Plant Books keep them growing. (wink) Who doesn’t love the Plant Unit? There are so many activities to do with students to truly engage their learning. Students should be touching and planting and sorting and experiencing plants. From growing seeds in a glove to growing grass in a cup..AND plant books are the best compliment to that unit.
Here are my Top 10 Plant Books.
1. The Tiny Seed
There is no end to my love for Eric Carle and “The Tiny Seed.”
There is so much in this beautiful book that can be AND SHOULD BE shared with students at all levels.
Not just lessons of plant parts and what a plant needs, but also lessons of what can help the plant and what can hurt the plant.
Lessons on birth and death and rebirth.
There are obvious connections to science, but this book lends itself to great lessons in math.
2. Growing Vegetable Soup
Growing Vegetable Soup is a book is great in it’s simplicity.
Some students have never imagined growing their own soup. Soup comes out of a can. This idea is exciting to them.
Go with it. While introducing this book to a class I asked, “Does soup grow on plants?”
One boy looked at my sweetly and said, “Oh Mrs. Collier, I think you are so silly.
Soup doesn’t grow on plants, real soup grows at the store.” Oh, if it was that easy. Each year I have students in my classroom help make vegetable soup during the day. It’s so fun to see them eat it. This is another great book to revisit when you need to discuss fractions. They cut the vegetables into pieces…and make “real” fractions.
3. Eating the Alphabet
Eating the Alphabet is along the lines of “Growing Vegetable Soup,” this is a fun book to introduce students to some fruits and vegetables they’ve never seen before.
You could also choose several foods from the book and graph to see how many students have tasted it and how many have not. You could even have a list outside your classroom and ask faculty to stop by and sign beside the foods they had tasted.
You might be surprised to find out how rare some of these foods are. Currant? Endive? Gooseberry? Huckleberry? Kumquat? Quince? Rutabaga? Ugli Fruit? Xigua?
4. Planting a Rainbow
Planting a Rainbow is a book showing all the colors of the rainbow in the plant world.
Ask parents, grandparents, community members to send in magazines (Better Homes and Gardens, Ladies Home Journal, Family Circle and Good Housekeeping).
Build a rainbow in your room with their cut-out pictures. Don’t forget many flowers, like tulips, come in many colors. They can write about colors and plants.
5. Flower Garden
Flower Garden is one of my favorite books for teaching drawing conclusions, predicting, and inferring.
Throughout the book you wonder why they are buying the materials for a plant box.
Not all of our students have yards for gardens. This book shows something special. It also shows a garden in a unique place…a window sill. Most students have never thought of gardens like this.

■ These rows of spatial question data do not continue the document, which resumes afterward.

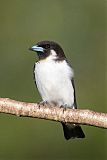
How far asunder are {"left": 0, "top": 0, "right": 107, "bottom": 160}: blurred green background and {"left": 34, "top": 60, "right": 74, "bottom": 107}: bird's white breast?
2501 mm

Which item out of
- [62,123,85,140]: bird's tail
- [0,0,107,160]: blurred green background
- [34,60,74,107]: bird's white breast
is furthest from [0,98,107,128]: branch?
[0,0,107,160]: blurred green background

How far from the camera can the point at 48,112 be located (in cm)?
727

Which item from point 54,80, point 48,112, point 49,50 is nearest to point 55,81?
point 54,80

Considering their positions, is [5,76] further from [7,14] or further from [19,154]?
[7,14]

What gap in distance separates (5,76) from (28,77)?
1.10 feet

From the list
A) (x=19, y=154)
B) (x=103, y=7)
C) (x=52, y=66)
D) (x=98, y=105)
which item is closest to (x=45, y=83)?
(x=52, y=66)

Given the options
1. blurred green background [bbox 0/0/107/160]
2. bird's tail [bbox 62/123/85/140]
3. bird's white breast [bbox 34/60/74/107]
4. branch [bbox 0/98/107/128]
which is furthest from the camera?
blurred green background [bbox 0/0/107/160]

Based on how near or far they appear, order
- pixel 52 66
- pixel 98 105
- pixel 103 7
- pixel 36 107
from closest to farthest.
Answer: pixel 36 107 < pixel 52 66 < pixel 98 105 < pixel 103 7

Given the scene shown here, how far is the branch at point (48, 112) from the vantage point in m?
7.07

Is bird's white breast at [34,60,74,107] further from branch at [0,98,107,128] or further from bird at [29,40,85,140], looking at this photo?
branch at [0,98,107,128]

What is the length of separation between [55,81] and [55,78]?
0.12 feet

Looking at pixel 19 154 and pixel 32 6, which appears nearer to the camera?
pixel 19 154

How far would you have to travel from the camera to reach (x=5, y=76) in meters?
13.0

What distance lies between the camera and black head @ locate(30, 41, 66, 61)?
8516mm
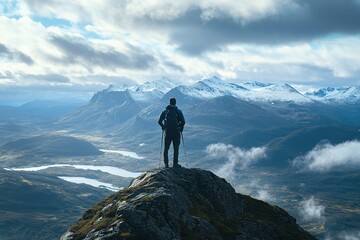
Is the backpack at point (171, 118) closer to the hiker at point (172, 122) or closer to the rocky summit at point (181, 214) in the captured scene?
the hiker at point (172, 122)

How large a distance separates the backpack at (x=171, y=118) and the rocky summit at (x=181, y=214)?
17.1 feet

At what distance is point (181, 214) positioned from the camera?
115 ft

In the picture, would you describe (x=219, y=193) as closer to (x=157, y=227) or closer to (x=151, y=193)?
(x=151, y=193)

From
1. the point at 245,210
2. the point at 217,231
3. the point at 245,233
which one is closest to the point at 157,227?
the point at 217,231

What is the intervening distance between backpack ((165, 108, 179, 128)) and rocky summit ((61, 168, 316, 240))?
522 cm

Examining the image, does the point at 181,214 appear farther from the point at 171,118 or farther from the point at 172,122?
the point at 171,118

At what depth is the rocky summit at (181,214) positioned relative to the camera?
102 ft

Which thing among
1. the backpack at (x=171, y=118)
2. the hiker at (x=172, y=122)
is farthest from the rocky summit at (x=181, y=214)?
the backpack at (x=171, y=118)

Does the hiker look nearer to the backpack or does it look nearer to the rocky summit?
the backpack

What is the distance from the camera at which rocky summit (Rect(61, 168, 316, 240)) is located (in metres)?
31.1

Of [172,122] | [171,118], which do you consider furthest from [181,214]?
[171,118]

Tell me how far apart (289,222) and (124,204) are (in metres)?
22.9

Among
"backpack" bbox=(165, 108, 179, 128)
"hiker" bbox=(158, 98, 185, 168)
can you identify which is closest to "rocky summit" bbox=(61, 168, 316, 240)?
"hiker" bbox=(158, 98, 185, 168)

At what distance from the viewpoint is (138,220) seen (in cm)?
3094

They can write about what flowers they’d plant in their window…and why.
6. The Apple Pie Tree
The Apple Pie Tree is another reread.
You may have introduced this book in the fall. It’s the perfect book to show the changes of the seasons.
I also LOVE the illustrations…Shari Halpern is amazing.

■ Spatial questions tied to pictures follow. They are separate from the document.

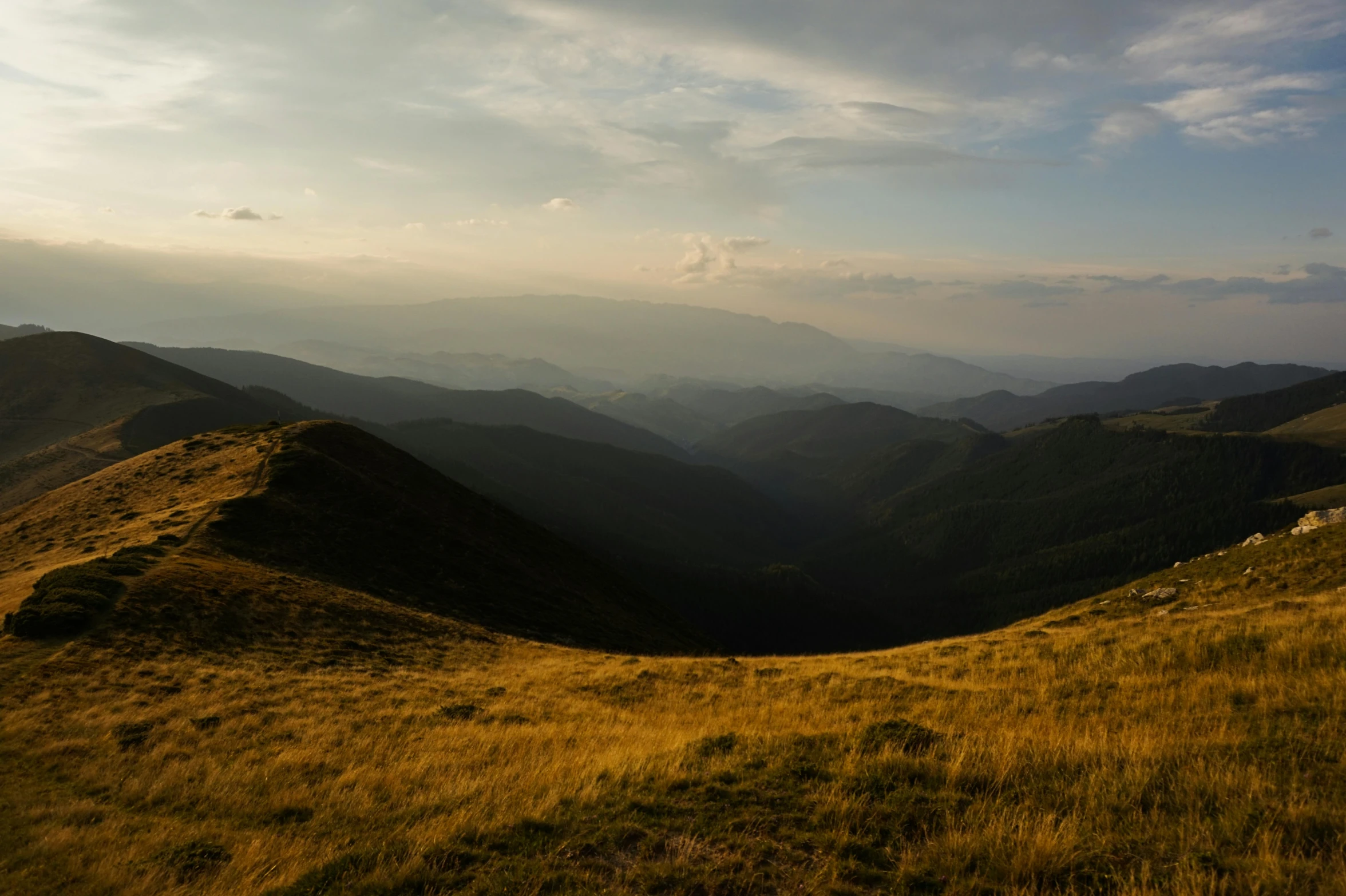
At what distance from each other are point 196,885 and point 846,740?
10764 mm

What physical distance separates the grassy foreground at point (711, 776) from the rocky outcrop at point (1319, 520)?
20.0m

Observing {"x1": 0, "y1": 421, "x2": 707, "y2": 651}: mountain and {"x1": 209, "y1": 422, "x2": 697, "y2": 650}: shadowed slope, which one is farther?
{"x1": 209, "y1": 422, "x2": 697, "y2": 650}: shadowed slope

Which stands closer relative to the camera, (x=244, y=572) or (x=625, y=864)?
(x=625, y=864)

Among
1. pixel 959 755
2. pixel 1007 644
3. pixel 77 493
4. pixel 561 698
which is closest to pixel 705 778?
pixel 959 755

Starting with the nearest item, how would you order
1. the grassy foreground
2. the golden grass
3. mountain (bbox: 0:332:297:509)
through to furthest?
the grassy foreground → the golden grass → mountain (bbox: 0:332:297:509)

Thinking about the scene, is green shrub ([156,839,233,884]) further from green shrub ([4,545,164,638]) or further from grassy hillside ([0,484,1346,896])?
green shrub ([4,545,164,638])

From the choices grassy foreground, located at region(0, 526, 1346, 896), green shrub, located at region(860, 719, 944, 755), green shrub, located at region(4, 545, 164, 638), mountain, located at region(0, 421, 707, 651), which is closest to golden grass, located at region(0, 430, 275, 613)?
Answer: mountain, located at region(0, 421, 707, 651)

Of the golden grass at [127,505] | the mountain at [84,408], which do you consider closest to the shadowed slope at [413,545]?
the golden grass at [127,505]

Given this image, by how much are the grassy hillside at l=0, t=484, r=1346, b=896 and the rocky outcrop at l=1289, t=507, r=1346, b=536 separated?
19.8 meters

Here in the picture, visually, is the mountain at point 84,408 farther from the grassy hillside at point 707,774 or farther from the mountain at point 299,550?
the grassy hillside at point 707,774

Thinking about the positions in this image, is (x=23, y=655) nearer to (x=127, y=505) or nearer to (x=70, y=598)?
(x=70, y=598)

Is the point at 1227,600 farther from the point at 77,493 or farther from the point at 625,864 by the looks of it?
the point at 77,493

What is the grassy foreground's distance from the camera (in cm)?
745

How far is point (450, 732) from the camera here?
1584cm
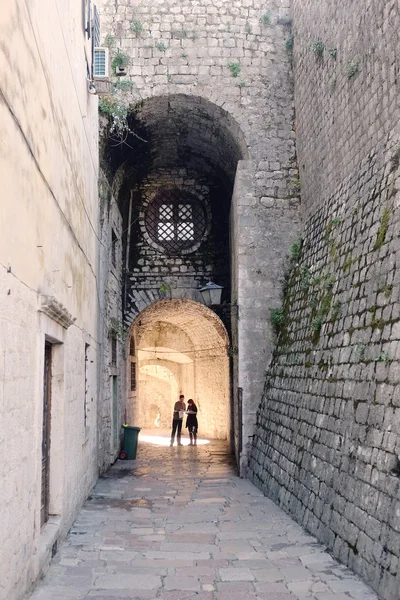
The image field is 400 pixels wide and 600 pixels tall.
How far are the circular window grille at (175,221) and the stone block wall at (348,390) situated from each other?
16.8 feet

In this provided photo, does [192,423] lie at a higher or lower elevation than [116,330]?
lower

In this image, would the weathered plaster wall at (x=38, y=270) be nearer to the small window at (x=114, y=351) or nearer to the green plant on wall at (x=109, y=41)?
the green plant on wall at (x=109, y=41)

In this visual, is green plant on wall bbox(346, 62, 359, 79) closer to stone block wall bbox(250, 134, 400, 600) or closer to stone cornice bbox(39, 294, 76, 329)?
stone block wall bbox(250, 134, 400, 600)

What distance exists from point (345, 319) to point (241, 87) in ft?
20.0

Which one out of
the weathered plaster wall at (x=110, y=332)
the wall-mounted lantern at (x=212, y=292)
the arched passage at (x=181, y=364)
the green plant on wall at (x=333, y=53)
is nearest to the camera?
the green plant on wall at (x=333, y=53)

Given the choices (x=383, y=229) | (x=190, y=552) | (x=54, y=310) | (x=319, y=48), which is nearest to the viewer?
(x=54, y=310)

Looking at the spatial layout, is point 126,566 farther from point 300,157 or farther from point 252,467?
point 300,157

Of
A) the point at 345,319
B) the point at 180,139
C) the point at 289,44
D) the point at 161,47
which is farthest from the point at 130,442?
the point at 289,44

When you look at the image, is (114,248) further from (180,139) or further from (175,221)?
(180,139)

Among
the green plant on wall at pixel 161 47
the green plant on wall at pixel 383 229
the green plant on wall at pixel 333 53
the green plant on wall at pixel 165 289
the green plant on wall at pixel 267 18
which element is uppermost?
the green plant on wall at pixel 267 18

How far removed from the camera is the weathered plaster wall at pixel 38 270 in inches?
124

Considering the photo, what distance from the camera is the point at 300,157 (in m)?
10.0

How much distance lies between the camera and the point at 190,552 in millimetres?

That being said, revisit the book! Reintroduce the book.
Show them the book again and ask them to look at the book with a different set of eyes.
7. It’s Pumpkin Time!
It’s Pumpkin Time is another revisit! Don’t put the pumpkin book away in November…just transfer it to the plant bucket in your classroom library. We are going to the pumpkin patch again, but this time it’s a different focus.
When they see it a second time, they pay attention to the plant life cycle, what a plant needs not just the pumpkin becoming a Jack O’Lantern.
The end pages in the book has a plant life cycle flow chart. It’s a great non-fiction addition to the fiction story.
8. Tops and Bottoms
Tops and Bottoms is all about WHERE the plants would grow. This book is another discussion about where food grows.
They are quick to tell you they would NEVER eat roots or leaves or flowers for that matter.
Oh, how surprised they are!
They are delighted that Bear is tricked by Hare, as well.
9. I’m a Seed
I’m a Seed is considered a Science Reader from Scholastic. This is a cute book about 2 seeds; a marigold and a mystery seed.
As the book progresses students will see how different the plants are and start predicting what is growing.
Students can use this book to find sight words. This is also a wonderful easy reader that can be tackled by young students.
AND check out the illustrations…cut paper and paint.
10. If You Plant a Seed
If You Plant a Seed was a sure fit. Before I read the book I knew I would love it.
How can you not love a book written and illustrated by Kadir Nelson?
I was able to meet him a few years ago at a conference and he is as generous to teachers at conferences as he is to students reading his books.
This book goes far beyond the life cycle of a plant.
He wants students to know sharing with your community always provides a greater reward than imagined. The students were captured by the story and I even had someone gasp at the aftermath of the struggle. “Oh no, what will happen now?” Exactly what we want our students to ask…if we don’t share, what will happen?
These are my suggestions. I hope you enjoy the plant books, but more than that I hope they inspire and capture the heart and minds of your students. What plant books would you add to this list.